German doctors and medical historians have
criticised the German Medical Association’s present and previous presidents for
omitting the Nazi past of another former president in a recent obituary in
Deutsches Ärzteblatt, the German counterpart of the BMJ. The article concluded
by stating that Hans Joachim Sewering "rendered outstanding services to
the protection of ethical values in medical practice".
The German medical community’s considerable
efforts to come to terms with the Nazi past make this omission
incomprehensible, say 81 signatories to an open letter.

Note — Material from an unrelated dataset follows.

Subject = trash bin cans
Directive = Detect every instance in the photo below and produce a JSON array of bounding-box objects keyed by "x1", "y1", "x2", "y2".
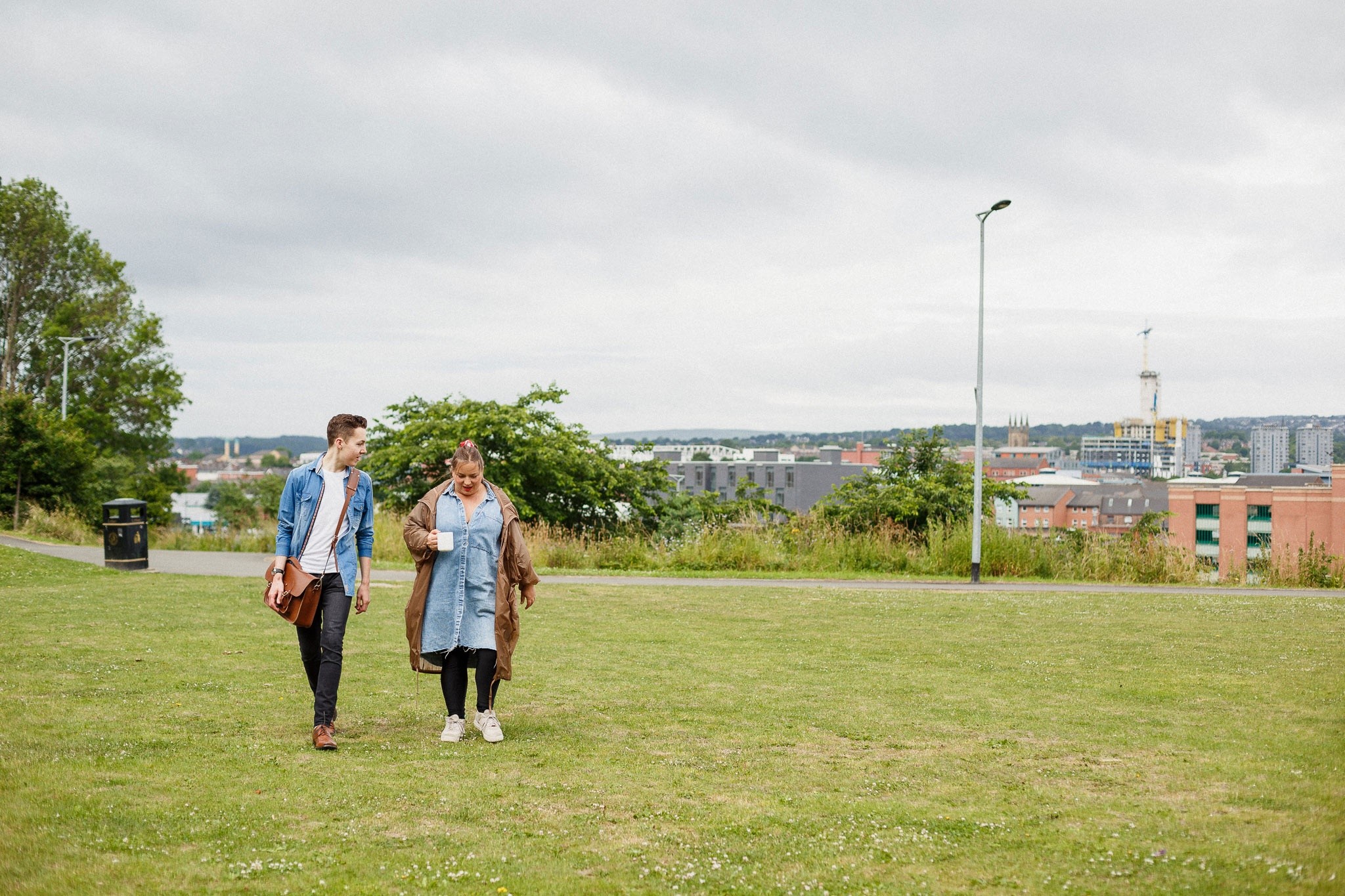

The editor countered that a previous short
article had mentioned Sewering’s Nazi past. He also said the German Medical
Association and the Deutsches Ärzteblatt had tried hard to shed light on the
Nazi period by commissioning
independent research projects.
Professor Sewering was a member of both the
Nazi Party and the SS. He began work in a lung hospital for disabled children
near Munich in 1942. Between June 1943 and February 1945 he sent at least nine
children to another hospital known for euthanasia. Five of them died there from
malnutrition. However, witnesses
accused him of involvement in the intentional starvation and drugging of
over
900 mentally and physically disabled patients.
After the war, he became an official in the
German and Bavarian Medical Associations and was president of the German
Medical Association from 1973 to 1978. His Nazi past emerged in 1993 when he
sought to become president of the World Medical Association. He failed but remained
an honoured member of the national association and received many distinctions.